Ауробиндо заметил недалеко от себя маленькое дерево с темными круглыми листьями. Меж листьев покачивались мясистые плоды. Индус поднял голову вверх. Немыслимо яркий свет ударил в небо, мгновенно разлился по голубому куполу, погасив солнце. Краски чудесной чистоты и исполинской яркости сменяли друг друга, как несущиеся с быстротой мысли волны. Этот свет, в котором не было ничего земного, знакомого человеку, ударил в глаза Ауробиндо, проник в самую глубину мозга, вонзился в нервы раскаленным острием. Индус упал навзничь назад в пещеру, и в тот же момент громовой свистящий рев потряс все клеточки его тела, погасил сознание. Ауробиндо не видел, как за каменистым мысом взвился столб песка, воды и пара, подобные громадной колонне правильно круглой формы, встал на высоту трех миль над океаном и, как бы ударившись в небо, стал расплываться исполинским грибом. Ножка этого чудовищного гриба, толщиной в две мили, была плотной на вид, хотя по ее поверхности вихрились крутящиеся массы раскаленных газов и пыли. Дндус не чувствовал, как над лощиной пронесся вал адского пламени, от дыхания которого испарился кустарник на склонах, треснули скалы и с грохотом обрушились каменные лавины. Неподвижное тело Ауробиндо распростерлось на дне мшистой пещеры, в воде озерка.

...Зулус был застигнут взрывом на той стороне горы.
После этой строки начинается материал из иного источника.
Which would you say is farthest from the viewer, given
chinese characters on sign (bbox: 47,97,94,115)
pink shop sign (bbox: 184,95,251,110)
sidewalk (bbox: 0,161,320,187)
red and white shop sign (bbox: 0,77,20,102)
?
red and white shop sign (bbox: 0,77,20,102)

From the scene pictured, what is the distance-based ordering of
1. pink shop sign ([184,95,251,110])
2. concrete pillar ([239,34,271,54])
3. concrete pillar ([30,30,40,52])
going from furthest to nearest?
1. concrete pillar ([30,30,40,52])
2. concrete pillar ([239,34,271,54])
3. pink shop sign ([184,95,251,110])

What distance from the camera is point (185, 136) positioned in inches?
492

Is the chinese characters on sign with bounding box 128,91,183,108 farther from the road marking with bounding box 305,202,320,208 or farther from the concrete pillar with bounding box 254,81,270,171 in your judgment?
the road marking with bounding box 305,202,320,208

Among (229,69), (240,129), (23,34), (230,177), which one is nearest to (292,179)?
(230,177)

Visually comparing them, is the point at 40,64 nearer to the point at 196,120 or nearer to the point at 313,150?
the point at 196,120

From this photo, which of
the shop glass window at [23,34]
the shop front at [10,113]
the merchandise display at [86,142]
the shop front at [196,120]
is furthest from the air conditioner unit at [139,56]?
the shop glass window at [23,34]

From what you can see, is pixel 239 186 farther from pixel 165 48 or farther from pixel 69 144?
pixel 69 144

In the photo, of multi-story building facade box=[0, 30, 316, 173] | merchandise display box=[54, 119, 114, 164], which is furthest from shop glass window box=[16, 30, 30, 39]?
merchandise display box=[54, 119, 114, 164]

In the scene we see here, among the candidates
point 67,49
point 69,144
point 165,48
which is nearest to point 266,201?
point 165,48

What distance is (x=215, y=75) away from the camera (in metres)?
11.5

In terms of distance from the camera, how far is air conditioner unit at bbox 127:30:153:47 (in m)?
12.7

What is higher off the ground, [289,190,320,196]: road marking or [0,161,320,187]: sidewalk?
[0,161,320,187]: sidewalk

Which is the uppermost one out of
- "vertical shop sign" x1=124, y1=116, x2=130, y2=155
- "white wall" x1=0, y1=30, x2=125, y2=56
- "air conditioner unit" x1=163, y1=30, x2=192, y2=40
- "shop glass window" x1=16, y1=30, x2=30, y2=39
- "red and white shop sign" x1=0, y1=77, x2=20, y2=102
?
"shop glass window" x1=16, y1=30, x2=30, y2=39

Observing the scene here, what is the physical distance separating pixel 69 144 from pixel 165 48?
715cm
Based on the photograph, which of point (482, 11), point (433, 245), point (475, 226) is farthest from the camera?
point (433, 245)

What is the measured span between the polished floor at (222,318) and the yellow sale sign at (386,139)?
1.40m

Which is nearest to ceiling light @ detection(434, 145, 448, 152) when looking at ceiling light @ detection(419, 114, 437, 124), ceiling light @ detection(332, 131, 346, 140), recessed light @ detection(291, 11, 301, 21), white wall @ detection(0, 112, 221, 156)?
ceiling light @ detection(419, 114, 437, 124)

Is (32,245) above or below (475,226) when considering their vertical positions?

Адское пламя не ослепило чернокожего, укрытого зеленым покровом леса. Оно потеряло здесь свою все сжигающую силу, отброшенное в небо склоном горы. Только взрывная волна повалила деревья, сбила Инценгу с ног и осыпала дождем мелких камней. Неимоверный грохот оглушил зулуса, потоки горячей воды хлынули с неба. Счастье благоприятствовало Инценге. Он отделался незначительными царапинами и сильной головной болью. Зулус сразу понял, что в остров попал атомный снаряд, и первая его мысль была о товарище.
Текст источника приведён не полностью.